### [Your objective]
Reproduce the items below word for word, starting at the very first line and ending at the line containing "75.8 inches", with both of those lines included.

### [Records shown]
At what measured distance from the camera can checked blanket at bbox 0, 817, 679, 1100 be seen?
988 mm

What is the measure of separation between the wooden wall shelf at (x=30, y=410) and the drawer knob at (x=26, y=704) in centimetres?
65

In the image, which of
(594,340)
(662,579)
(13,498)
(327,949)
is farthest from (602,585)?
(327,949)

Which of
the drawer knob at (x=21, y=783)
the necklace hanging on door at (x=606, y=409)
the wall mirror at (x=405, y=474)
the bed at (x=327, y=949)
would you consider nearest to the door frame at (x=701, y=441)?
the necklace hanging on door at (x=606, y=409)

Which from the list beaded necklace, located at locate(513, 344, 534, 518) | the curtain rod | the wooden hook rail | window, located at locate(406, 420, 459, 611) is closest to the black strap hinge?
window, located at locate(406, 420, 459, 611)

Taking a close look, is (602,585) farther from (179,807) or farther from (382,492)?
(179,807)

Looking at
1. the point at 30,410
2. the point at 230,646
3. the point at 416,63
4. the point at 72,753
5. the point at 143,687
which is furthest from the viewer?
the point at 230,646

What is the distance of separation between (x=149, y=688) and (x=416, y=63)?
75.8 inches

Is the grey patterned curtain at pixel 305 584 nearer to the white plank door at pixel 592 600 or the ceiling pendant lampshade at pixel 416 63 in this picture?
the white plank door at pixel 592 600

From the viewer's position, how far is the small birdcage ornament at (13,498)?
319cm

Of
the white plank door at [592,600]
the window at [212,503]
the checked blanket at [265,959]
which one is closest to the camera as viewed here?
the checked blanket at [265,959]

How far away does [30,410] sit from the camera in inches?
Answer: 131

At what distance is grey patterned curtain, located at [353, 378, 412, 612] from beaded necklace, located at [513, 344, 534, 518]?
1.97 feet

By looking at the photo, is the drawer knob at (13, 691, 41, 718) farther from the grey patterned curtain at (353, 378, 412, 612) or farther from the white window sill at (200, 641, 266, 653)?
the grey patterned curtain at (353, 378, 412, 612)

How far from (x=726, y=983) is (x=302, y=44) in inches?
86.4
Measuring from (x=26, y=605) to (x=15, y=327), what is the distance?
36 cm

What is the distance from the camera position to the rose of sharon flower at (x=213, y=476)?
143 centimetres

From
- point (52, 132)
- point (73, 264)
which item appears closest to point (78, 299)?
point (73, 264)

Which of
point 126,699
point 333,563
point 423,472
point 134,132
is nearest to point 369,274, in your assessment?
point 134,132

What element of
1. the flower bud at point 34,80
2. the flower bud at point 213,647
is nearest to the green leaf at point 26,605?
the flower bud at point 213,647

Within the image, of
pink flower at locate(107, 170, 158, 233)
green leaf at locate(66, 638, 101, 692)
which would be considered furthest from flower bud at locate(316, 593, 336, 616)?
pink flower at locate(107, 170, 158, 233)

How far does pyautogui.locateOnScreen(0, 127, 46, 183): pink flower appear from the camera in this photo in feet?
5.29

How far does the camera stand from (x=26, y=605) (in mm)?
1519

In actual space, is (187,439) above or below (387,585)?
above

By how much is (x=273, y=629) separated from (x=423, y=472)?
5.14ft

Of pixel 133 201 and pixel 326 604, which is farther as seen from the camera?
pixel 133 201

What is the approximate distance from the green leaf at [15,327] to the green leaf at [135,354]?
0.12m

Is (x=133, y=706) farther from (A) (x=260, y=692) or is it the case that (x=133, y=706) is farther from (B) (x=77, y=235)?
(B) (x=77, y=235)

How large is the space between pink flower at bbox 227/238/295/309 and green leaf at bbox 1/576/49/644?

### [Correct response]
At what measured distance from the camera can checked blanket at bbox 0, 817, 679, 1100 be seen?
988 mm

What is the measure of separation between the wooden wall shelf at (x=30, y=410) and the drawer knob at (x=26, y=704) in centimetres?
65

In the image, which of
(594,340)
(662,579)
(13,498)
(327,949)
is farthest from (602,585)?
(327,949)

Which of
the drawer knob at (x=21, y=783)
the necklace hanging on door at (x=606, y=409)
the wall mirror at (x=405, y=474)
the bed at (x=327, y=949)
would you consider nearest to the door frame at (x=701, y=441)?
the necklace hanging on door at (x=606, y=409)

Which from the list beaded necklace, located at locate(513, 344, 534, 518) | the curtain rod | the wooden hook rail | window, located at locate(406, 420, 459, 611) is closest to the black strap hinge?
window, located at locate(406, 420, 459, 611)

Taking a close look, is (602,585) farther from (179,807) or farther from (382,492)?
(179,807)

Looking at
1. the point at 30,410
2. the point at 230,646
3. the point at 416,63
4. the point at 72,753
5. the point at 143,687
which is furthest from the viewer?
the point at 230,646

What is the distance of separation between (x=149, y=688) and (x=416, y=63)?
75.8 inches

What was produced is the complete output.